In 2025 researchers made the first detection of silane (SiH_{4}) in the atmosphere of a substellar object. The spectrum revealed methane, water vapour and silane in the atmosphere. The presence of silane is explained with a reducing atmosphere at low metallicities, favouring the formation of hydrides, such as silane. The higher gravity compared with Jupiter also reduces the time scale for vertical mixing. This way silane can be mixed upwards from deeper layers at which silicon-bearing gases did not react into silicate clouds.

WISE 1534−1043 has the bluest F110W-J color available for late T and Y-dwarfs.

Photometry of WISE 1534–1043
| Telescope | Band or Filter | Wavelength (μm) | Brightness (Vega magnitude) | Reference |
|---|---|---|---|---|
| HST | F110W | 1.10 | 24.695 ± 0.083 |  |
| WISE | W1 | 3.5 | 18.182 ± 0.189 |  |
| WISE | W2 | 4.6 | 16.145 ± 0.084 |  |
| Spitzer | ch1 | 3.6 | 16.691 ± 0.032 |  |
| Spitzer | ch2 | 4.5 | 15.766 ± 0.023 |  |
| Gemini | J | 1.25 | 24.5 ± 0.3 |  |
| DECam | Y | 0.99 | >21.79 |  |

== Disproven alternative explanations ==
Previous alternative explanations included an extremely low-mass and young brown dwarf. This scenario cannot explain the high velocity, as young objects usually show a low tangential velocity.
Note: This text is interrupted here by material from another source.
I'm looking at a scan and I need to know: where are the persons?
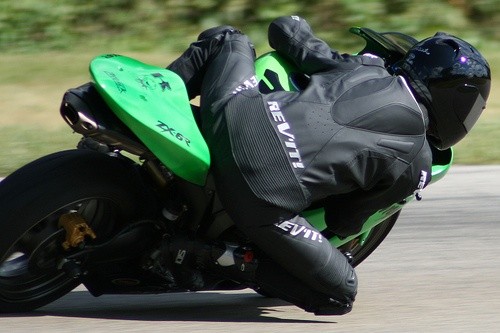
[77,16,491,315]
Another alternative was an ejected exoplanet. Even for a young and recently ejected exoplanet, models predicted a mass of about 0.3 . Microlensing surveys have shown that ejected exoplanets with such high masses are extremely rare and it is unlikely to find any in the neighbourhood of the Sun.

An ultra-cold stellar remnant cannot fully explain the colors of WISE 1534−1043. It would also require a white dwarf that is older than the Milky Way or an exotic scenario in which the white dwarf got stripped to its bare core by a source and then ripped from its ablating source. Finding such a source near the Sun is highly improbable.

All these explanations were disproven after JWST observations in 2025, which confirmed it as a metal-poor brown dwarf.